Wednesday, December 7, 2011

Remediation, Immediacy and Hypermediacy Blog

            Remediation, immediacy, and hypermediacy are key concepts that can be found in our everyday lives.  Examples of these are present everywhere, including all over the Internet.  Remediation “refers to the idea that all new media relies on one or more preceding medium, which it refashions or repurposes.  As McLuhan put it in Understanding Media, “the ‘content’ of any medium is always another medium.  The content of writing is speech, just as the written word is the content of print, and print is the content of the telegraph” (23-24).  Now, we can still see that many new media examples draw on preceding media.  For example, online video draws on (depending on its purpose) television, telephone, and face-to-face (FtF) communication” (Time Barrow).  The remediation media that is used anew in other media is “not mainly the content, but [just] part of the form is reused in a new media form” (Mediated Memories).  Immediacy is “a process in which the medium is ‘erased’ from the experience as much as possible, in order to achieve a more ‘real’ experience” (Mediated Memories).  Hypermediacy “refers to an explicit use of mediation; the medium is expressly present in the users experience.  Differently put, immediacy is looking through a medium, while hypermediacy is looking at a medium” (Mediated Memories).
            The difference between immediacy and hypermediacy still seemed very unclear to me but when I did more research, I realized that immediacy is where “the more realistic and one angled perception is taken.  It is a very straightforward take of the image for example, photographs that are just taken in the moment” (Immediacy vs. Hypermediacy).  Hypermediacy is “where the media highlights realism for more intense experience.  An example of this would be a person playing a video game that is set in World War Two where they know it’s not real, but provides on knowing many different angles of what happened in reality” (Immediacy vs. Hypermediacy).  Immediacy and Hypermediacy can go hand in hand, therefore, “immediacy and hypermediacy are not mutually exclusive, and their constituent elements reinforce each other” (Mediated Memories).
An example of immediacy is an online video chat with another person.  This example of immediacy can be seen as a transparent immediacy.  “In this sense, a transparent interface would be one that erases itself, so that the user is no longer aware of confronting a medium, but instead stands in an immediate relationship to the contents of that medium” (Time Barrow).  This screen shot of an online video chat is a good example of immediacy because it is being captured in the moment, and when looked at takes the viewer away from being aware of the confronting medium of the actual person who they are video chatting with, and instead forces them to look at the contents of that medium but on the computer screen, which is an immediate relationship to the contents of that medium, who the actual, real, and live person they are currently chatting with.  “By the use of the video, it places the user right in front of a human conversant, including the awareness of sound, appearance, gesture, facial expression, etc” (Time Barrow).  In other words, “users want an immediate connection with the medium.  The automatic or deferred quality of computer programming promotes in the viewer a sense of immediate contact with the image” (Time Barrow).  Therefore, when one is using video to communicate with another, he or she has an equal or greater sense of this immediate contact, yet with the individual on the screen.


An example of hypermediacy is a video game.  A video game can be seen as an example because the logic of hypermediacy acknowledges multiple acts of representation, such as the characterization of multiple images, moving images, or sometimes moving observers, and makes them visible.  The goal of hypermediacy is “to be very apparent so that the user may interact with the interface.  Its raw ingredients are images, sound, text, animation and video, which can be brought together in any combination.  In hypermedia settings, the user is continually brought back to and made aware of the interface” (Time Barrow).  This screen shot of the Call of Duty: World at War video game shows how the viewer is very interactive with the medium, as it shows the controls and options that the viewer may choose in order to perform the next move in the game, and involves multiple moving images as well as animation, sound, and a storyline.

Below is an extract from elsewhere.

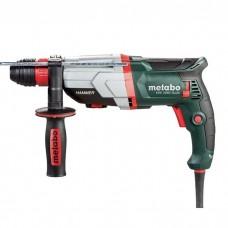 Перфоратор Metabo KHE2860Quick (600878500)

An example of remediation is a virtual museum.  The virtual museum is a remediation of a physical museum, which is in itself a remediation of other media.  The virtual museum is media that has been used anew in other media, but not using mainly the content, but only part of the form is reused in a new media form.  The content would be the actual physical parts of the museum and other aspects of it, while the parts of the forms that are reused are the structure and surroundings and other aspects of the physical museum.  The virtual museum refashions and repurposes the preceding medium, which is the physical museum, and is made up of another preexisting medium of the museum.